A research paper on the DeepSeek-R1 inference model, co-authored by the DeepSeek team and with Liang Wenfeng as corresponding author, graced the cover of issue 645 of the prestigious international journal Nature. Compared to the initial DeepSeek-R1 paper published in January of this year, this paper provides more details on the model’s training.
DeepSeek-R1 is also reportedly the world’s first mainstream large-scale language model to undergo peer review. Nature commented: “Almost all mainstream large-scale models have not yet undergone independent peer review, a gap that has finally been broken by DeepSeek.”
The paper’s abstract states that general reasoning has been a long-standing and daunting challenge in artificial intelligence (AI). Recent breakthroughs, such as large language models (LLMs) and chain-of-thought (CoT) prompts, have achieved remarkable success in basic reasoning tasks. However, this success relies heavily on large amounts of manually annotated demonstration data, and the models’ capabilities remain limited when handling more complex problems.

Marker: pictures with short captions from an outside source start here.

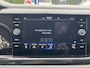 Volkswagen Polo 1.0 TSI Life Airco, Bluetooth, Pdc, LM..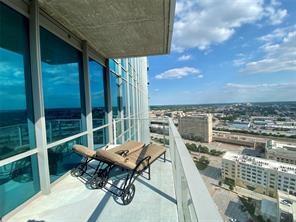 Foto del edificio - 1301 Throckmorton St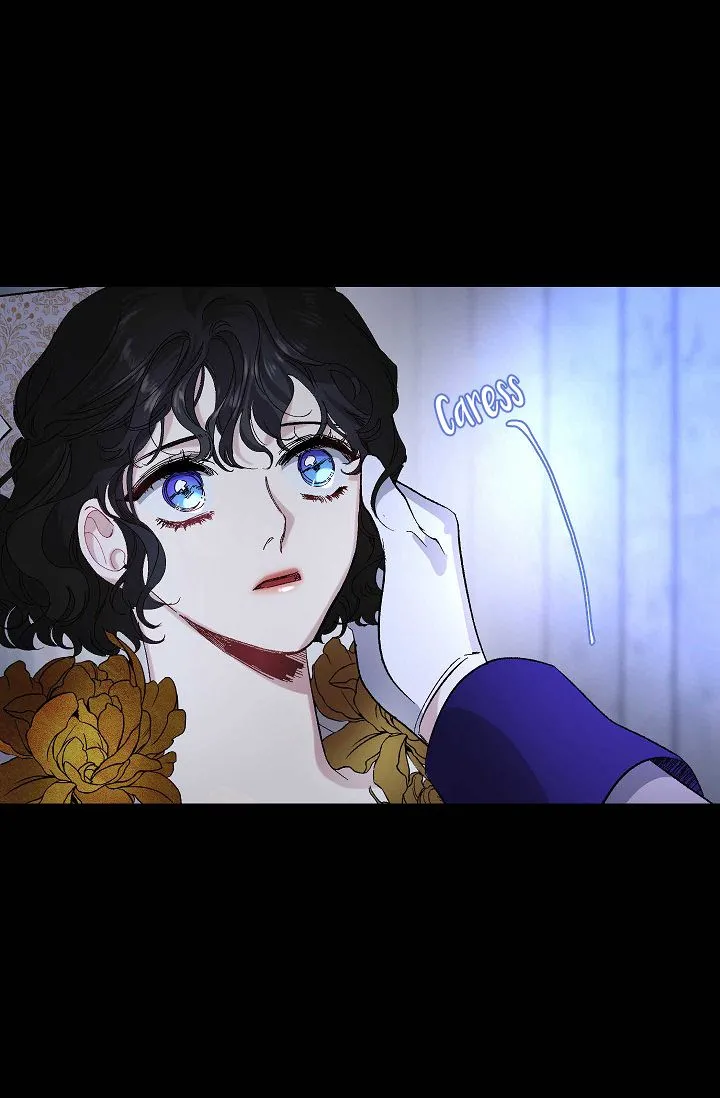 The Tyrant’s First Love Chapter 33 Online - página 29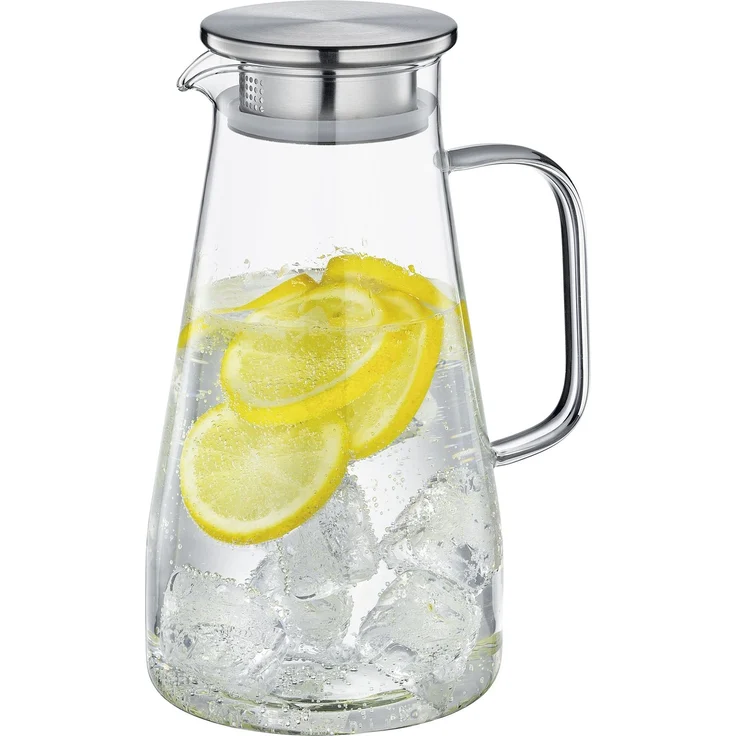 Wasserkaraffe EMILIA – Bild 2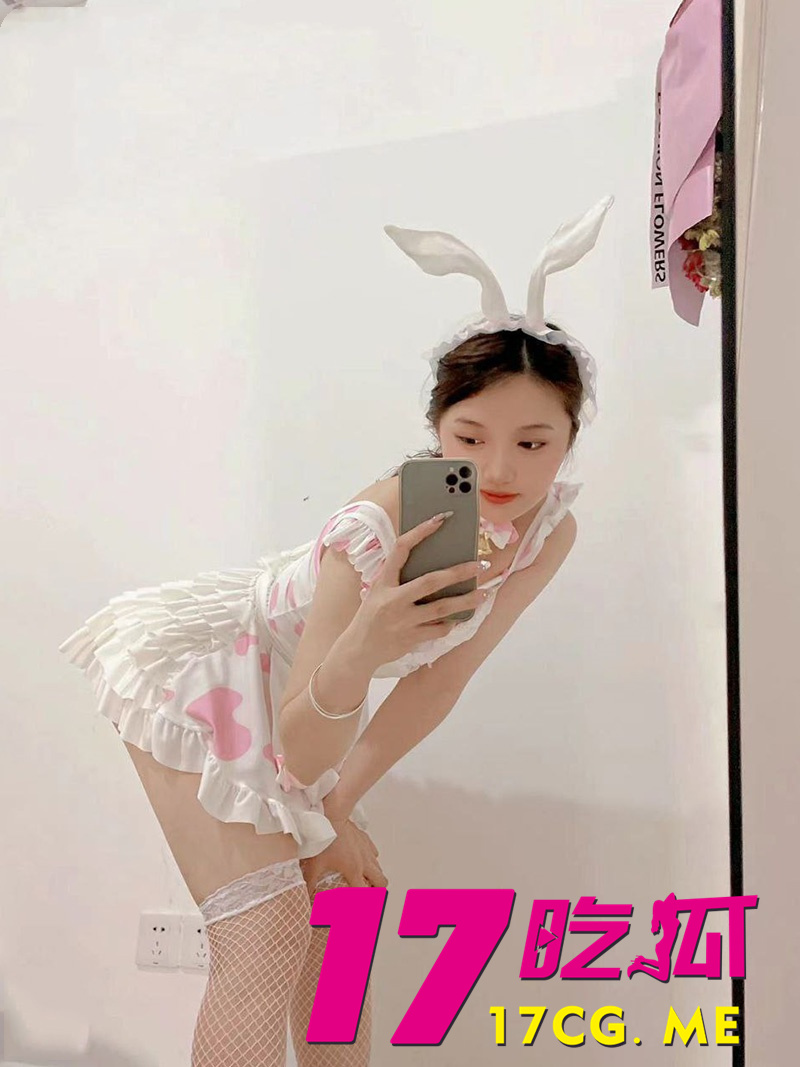 DM_20260219140005_002_副本.jpg DM_20260219140005_002_副本.jpg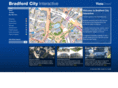 bradford-interactive.org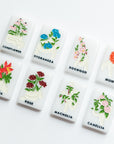 Auburn University® Mahjong Tiles - PRE ORDER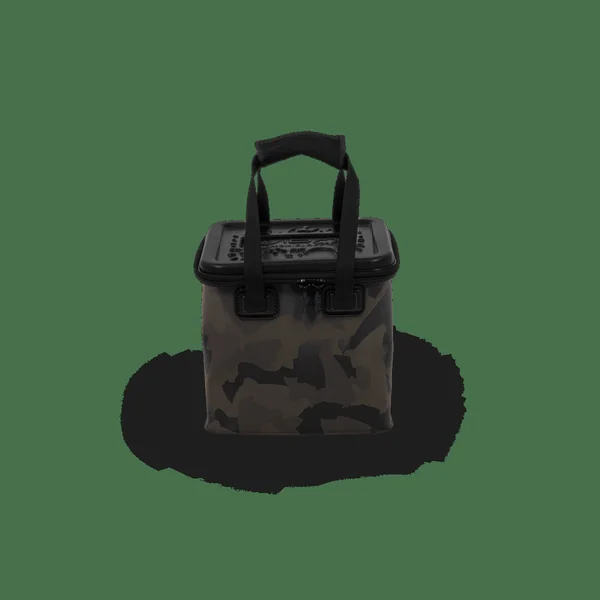 Stormshield Camo - Bolsa de transporte EVA - 20L - Imagen 2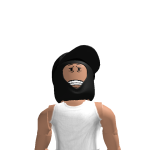 @brenogamer540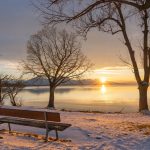 Солнечная активность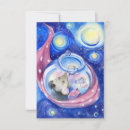 Search for mouse thank you cards Sweet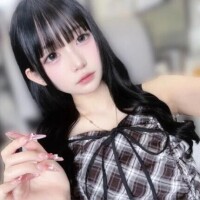 こはく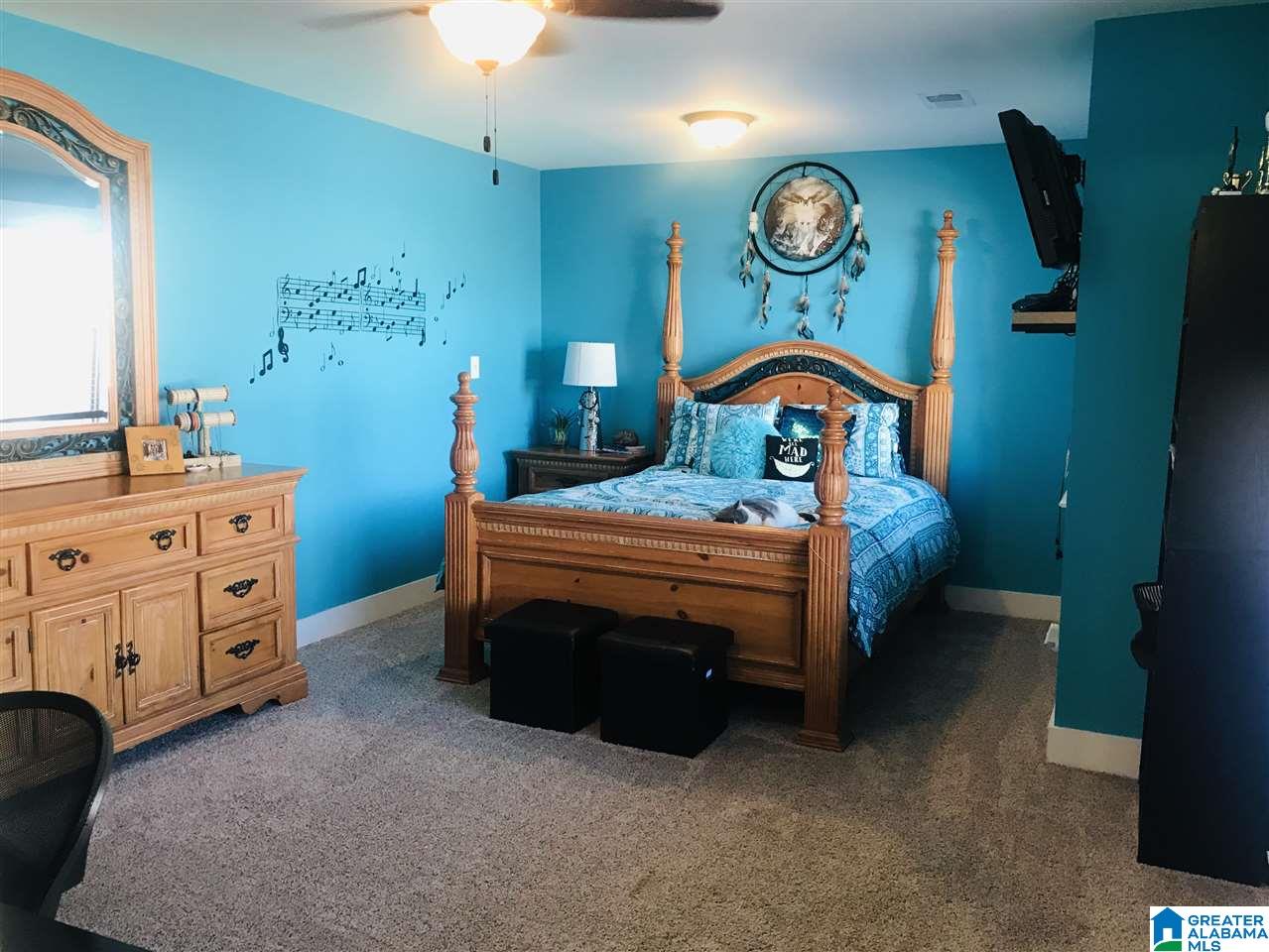 209 West Trestle Way Helena, AL 35080 - Photo 35 of 50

Research demonstrates that the reasoning capabilities of large language models can be stimulated through pure reinforcement learning (RL), without relying on manually annotated reasoning traces. The proposed RL framework promotes the autonomous formation of advanced reasoning patterns, such as self-reflection, verification, and dynamic policy adjustment.
As a result, the trained models demonstrate superior performance on verifiable tasks in mathematics, programming competitions, and STEM (science, technology, engineering, and mathematics) fields, outperforming comparable models trained using traditional supervised learning (based on human demonstration data). Furthermore, the autonomous reasoning patterns exhibited by these large-scale models can be systematically used to guide and improve the reasoning capabilities of smaller models.